On the topic of innovation, are there any particular products, materials or tools that have caught your eye recently?
“Mogu Flooring is a really interesting product grown sustainably from mycelium. I think being able to grow our own materials, something that doesn't need to be dug from the earth or chopped down like a tree, is great.
“I think materials that are aiming for Cradle to Cradle not just Cradle to Gate are good. Also, products that are carbon neutral or closed loop are a fantastic step in progress. And where there are take back schemes from manufacturers who want to keep tabs on the materials - so they know where the products are and if a client is moving out, they can take up the flooring and reuse it, for example. The onus for that is on manufacturers, I think as designers to make sure the way items are specified to be installed can still qualify for any takeback schemes. We’ve come a long way, but there’s so much to be said for recyclability. And urban mining too – there’s a lot of headway that could be made in that – recycling and reusing the vast amounts of steel and other materials instead of specifying new is an area of interest. Designing for disassembly is also a great one so that items can easily be taken down, relocated and repurposed if a client moves.
“There's so much material in buildings within cities that’s just doing nothing - especially if a place is due to be demolished or stripped out - it just goes to landfill. But there's such a market there. If someone could tap into that and everything that's stripped out, they'd hold it in their warehouse, catalogue and sell second-hand. Imagine that with steel.

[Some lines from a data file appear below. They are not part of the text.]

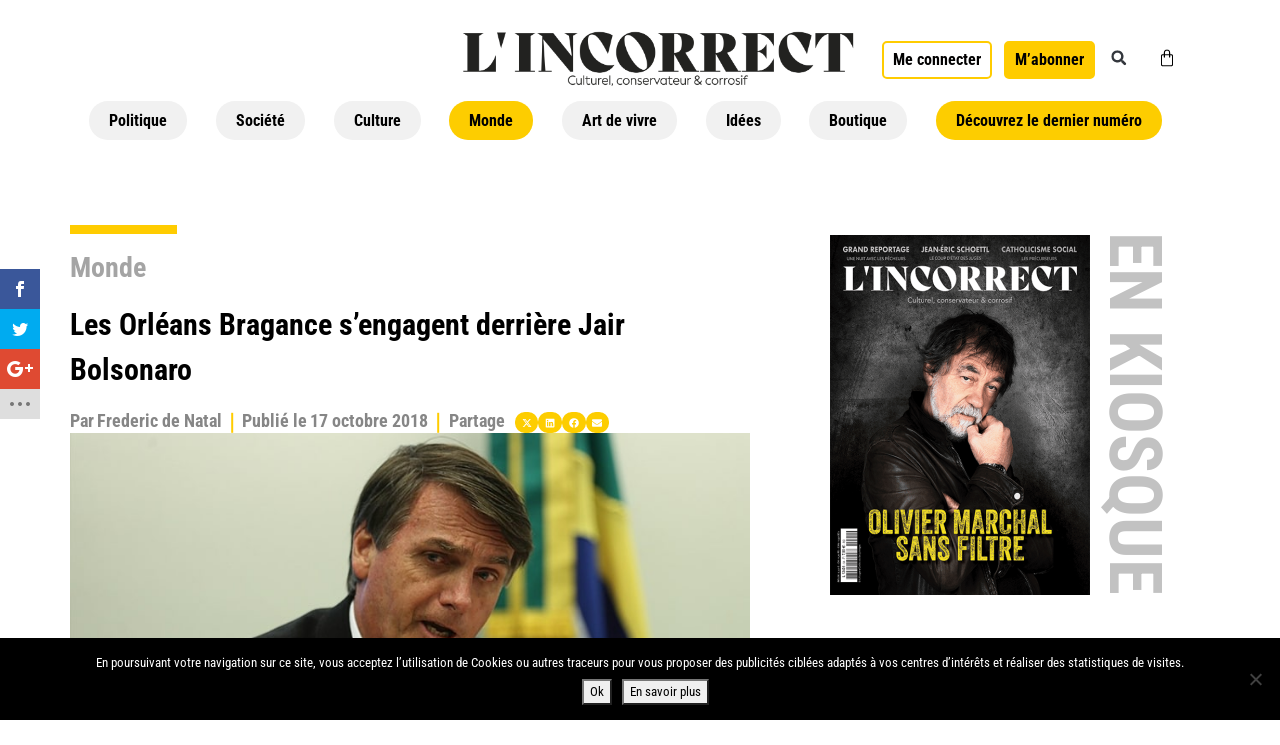

--- FILE ---
content_type: application/javascript; charset=utf-8
request_url: https://lincorrect.org/wp-content/plugins/google-site-kit/dist/assets/js/googlesitekit-events-provider-woocommerce-8317e4f1e6fd3ba5a52e.js
body_size: 1435
content:
!function(t){var e={};function n(o){if(e[o])return e[o].exports;var r=e[o]={i:o,l:!1,exports:{}};return t[o].call(r.exports,r,r.exports,n),r.l=!0,r.exports}n.m=t,n.c=e,n.d=function(t,e,o){n.o(t,e)||Object.defineProperty(t,e,{enumerable:!0,get:o})},n.r=function(t){"undefined"!=typeof Symbol&&Symbol.toStringTag&&Object.defineProperty(t,Symbol.toStringTag,{value:"Module"}),Object.defineProperty(t,"__esModule",{value:!0})},n.t=function(t,e){if(1&e&&(t=n(t)),8&e)return t;if(4&e&&"object"==typeof t&&t&&t.__esModule)return t;var o=Object.create(null);if(n.r(o),Object.defineProperty(o,"default",{enumerable:!0,value:t}),2&e&&"string"!=typeof t)for(var r in t)n.d(o,r,function(e){return t[e]}.bind(null,r));return o},n.n=function(t){var e=t&&t.__esModule?function(){return t.default}:function(){return t};return n.d(e,"a",e),e},n.o=function(t,e){return Object.prototype.hasOwnProperty.call(t,e)},n.p="",n(n.s=11)}({0:function(t,e){var n;n=function(){return this}();try{n=n||new Function("return this")()}catch(t){"object"==typeof window&&(n=window)}t.exports=n},11:function(t,e,n){(function(t){((e,n)=>{if(!e)return;const{currency:o,products:r,purchase:i,add_to_cart:a,eventsToTrack:c}=(null===(n=t._googlesitekit)||void 0===n?void 0:n.wcdata)||{},l=null==c?void 0:c.includes("add_to_cart"),u=null==c?void 0:c.includes("purchase");if(a&&l){var d,s;const{price:e}=a,n=g(e,o,a);null===(d=t._googlesitekit)||void 0===d||null===(s=d.gtagEvent)||void 0===s||s.call(d,"add_to_cart",n)}if(i&&u){var p,f,_;const{id:e,totals:n,items:o,user_data:r}=i,a=g(n.total_price,n.currency_code,o,e,n.shipping_total,n.tax_total);(null===(p=t._googlesitekit)||void 0===p?void 0:p.gtagUserData)&&r&&(a.user_data=r),null===(f=t._googlesitekit)||void 0===f||null===(_=f.gtagEvent)||void 0===_||_.call(f,"purchase",a)}const v=e("body");function g(t,e,n,o=null,r=null,i=null){const a={value:b(t),currency:e,items:[]};if(o&&(a.transaction_id=o),"number"==typeof r&&(a.shipping=r),"number"==typeof i&&(a.tax=i),n&&n.length)for(const t of n)a.items.push(y(t));else n&&n.id&&(a.items=[y(n)]);return a}function y(t){const{id:e,name:n,price:o,variation:r,quantity:i,categories:a}=t,c={item_id:e,item_name:n,price:b(o)};if(i&&(c.quantity=i),r&&(c.item_variant=r),a&&(null==a?void 0:a.length)){let t=1;for(const e of a)c[t>1?"item_category"+t:"item_category"]=e.name,t++}return c}function b(t,e=2){return parseInt(t,10)/10**e}l&&(v.on("added_to_cart",(e,n,i,a)=>{var c,l;const u=parseInt(a.data("product_id"),10);if(!u)return;const d=(null==r?void 0:r.find(t=>(null==t?void 0:t.id)===u))||{},{price:s}=d,p=g(s,o,d);null===(c=t._googlesitekit)||void 0===c||null===(l=c.gtagEvent)||void 0===l||l.call(c,"add_to_cart",p)}),e(".products-block-post-template .product, .wc-block-product-template .product").each((function(){const n=e(this),i=parseInt(n.find("[data-product_id]").attr("data-product_id"),10);i&&n.on("click",n=>{var a,c;const l=e(n.target).closest(".wc-block-components-product-button [data-product_id]");if(!(l.length&&l.hasClass("add_to_cart_button")&&!l.hasClass("product_type_variable")))return;const u=(null==r?void 0:r.find(t=>(null==t?void 0:t.id)===i))||{},{price:d}=u,s=g(d,o,u);null===(a=t._googlesitekit)||void 0===a||null===(c=a.gtagEvent)||void 0===c||c.call(a,"add_to_cart",s)})})))})(t.jQuery)}).call(this,n(0))}});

“There was a business in Manchester making terrazzo from bricks found in locally demolished Manchester buildings, and while there’s a grey area there over the sustainability of concrete in the terrazzo, the product was all sourced and made locally. No real travel involved during the manufacturing process. That’s got to be good.”
What’s next for you?
“It’s been a fun journey so far. It's coming up to 10-years now, and I feel like I'm only just scratching the surface. Especially when it comes to workplace. Pre-pandemic, nothing about the work life balance had really changed in decades. Commute five-days, sit in the same location, get two-days off.
“But now, we have all this knowledge at our fingertips. We can work from anywhere. And lockdown was proof of concept for a lot of businesses. But now, people want to be around their colleagues again, so it’s evolving how we design for that flexibility and personalisation. There’s so much still to learn.”